*The request*: List every line in the entries below that contains the word "scene".

[Entries from a spatial reasoning dataset]
****************

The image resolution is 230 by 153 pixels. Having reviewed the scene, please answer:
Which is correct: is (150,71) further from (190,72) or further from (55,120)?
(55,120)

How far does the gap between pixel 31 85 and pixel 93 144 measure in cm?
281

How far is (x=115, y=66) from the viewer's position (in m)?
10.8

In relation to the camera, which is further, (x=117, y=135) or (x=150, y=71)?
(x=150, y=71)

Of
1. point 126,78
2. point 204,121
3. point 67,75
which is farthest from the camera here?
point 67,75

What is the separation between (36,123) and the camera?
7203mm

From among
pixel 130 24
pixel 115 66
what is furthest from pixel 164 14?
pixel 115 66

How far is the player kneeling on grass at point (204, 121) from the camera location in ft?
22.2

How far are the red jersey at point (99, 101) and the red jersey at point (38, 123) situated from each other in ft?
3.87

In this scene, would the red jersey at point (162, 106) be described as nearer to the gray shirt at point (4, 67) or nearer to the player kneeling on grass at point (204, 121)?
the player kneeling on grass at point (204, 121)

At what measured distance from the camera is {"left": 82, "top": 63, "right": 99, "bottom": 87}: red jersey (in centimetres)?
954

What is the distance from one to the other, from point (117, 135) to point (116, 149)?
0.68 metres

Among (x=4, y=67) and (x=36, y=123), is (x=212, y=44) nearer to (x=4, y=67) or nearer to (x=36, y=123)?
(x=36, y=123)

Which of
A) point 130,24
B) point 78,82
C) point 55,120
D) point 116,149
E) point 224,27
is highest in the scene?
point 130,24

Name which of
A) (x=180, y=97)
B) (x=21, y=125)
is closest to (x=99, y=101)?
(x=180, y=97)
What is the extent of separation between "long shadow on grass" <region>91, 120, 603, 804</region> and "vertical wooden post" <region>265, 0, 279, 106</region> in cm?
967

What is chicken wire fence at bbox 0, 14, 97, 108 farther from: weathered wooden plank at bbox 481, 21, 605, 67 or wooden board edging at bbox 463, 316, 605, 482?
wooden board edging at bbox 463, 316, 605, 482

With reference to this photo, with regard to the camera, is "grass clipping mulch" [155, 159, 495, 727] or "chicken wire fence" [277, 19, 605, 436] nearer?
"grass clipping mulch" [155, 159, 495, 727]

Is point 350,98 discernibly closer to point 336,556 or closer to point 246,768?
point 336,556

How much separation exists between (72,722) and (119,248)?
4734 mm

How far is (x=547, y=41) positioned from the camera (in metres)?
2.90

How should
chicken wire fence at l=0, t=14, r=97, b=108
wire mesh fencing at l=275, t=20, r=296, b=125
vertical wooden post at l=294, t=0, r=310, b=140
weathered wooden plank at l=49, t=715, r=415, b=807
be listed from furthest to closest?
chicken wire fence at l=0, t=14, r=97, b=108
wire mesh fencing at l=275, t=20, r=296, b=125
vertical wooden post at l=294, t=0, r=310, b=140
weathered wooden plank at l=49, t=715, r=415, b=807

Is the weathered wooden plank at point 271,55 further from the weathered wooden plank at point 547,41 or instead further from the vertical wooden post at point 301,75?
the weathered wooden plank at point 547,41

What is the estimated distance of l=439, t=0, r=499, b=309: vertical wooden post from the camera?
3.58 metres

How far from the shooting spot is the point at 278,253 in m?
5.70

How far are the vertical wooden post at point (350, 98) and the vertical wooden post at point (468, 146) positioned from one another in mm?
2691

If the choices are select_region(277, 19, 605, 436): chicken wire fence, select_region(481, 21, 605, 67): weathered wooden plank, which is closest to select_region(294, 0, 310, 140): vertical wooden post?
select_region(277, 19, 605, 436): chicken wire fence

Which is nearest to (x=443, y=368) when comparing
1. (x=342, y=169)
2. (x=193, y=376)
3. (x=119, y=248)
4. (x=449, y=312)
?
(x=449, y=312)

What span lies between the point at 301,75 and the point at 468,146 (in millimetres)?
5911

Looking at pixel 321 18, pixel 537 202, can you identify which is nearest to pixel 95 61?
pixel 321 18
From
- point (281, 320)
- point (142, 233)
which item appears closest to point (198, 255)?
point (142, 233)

****************

*Output below*:
The image resolution is 230 by 153 pixels. Having reviewed the scene, please answer:
In this scene, would the red jersey at point (162, 106) be described as nearer to the gray shirt at point (4, 67) or nearer to the player kneeling on grass at point (204, 121)?
is highest in the scene?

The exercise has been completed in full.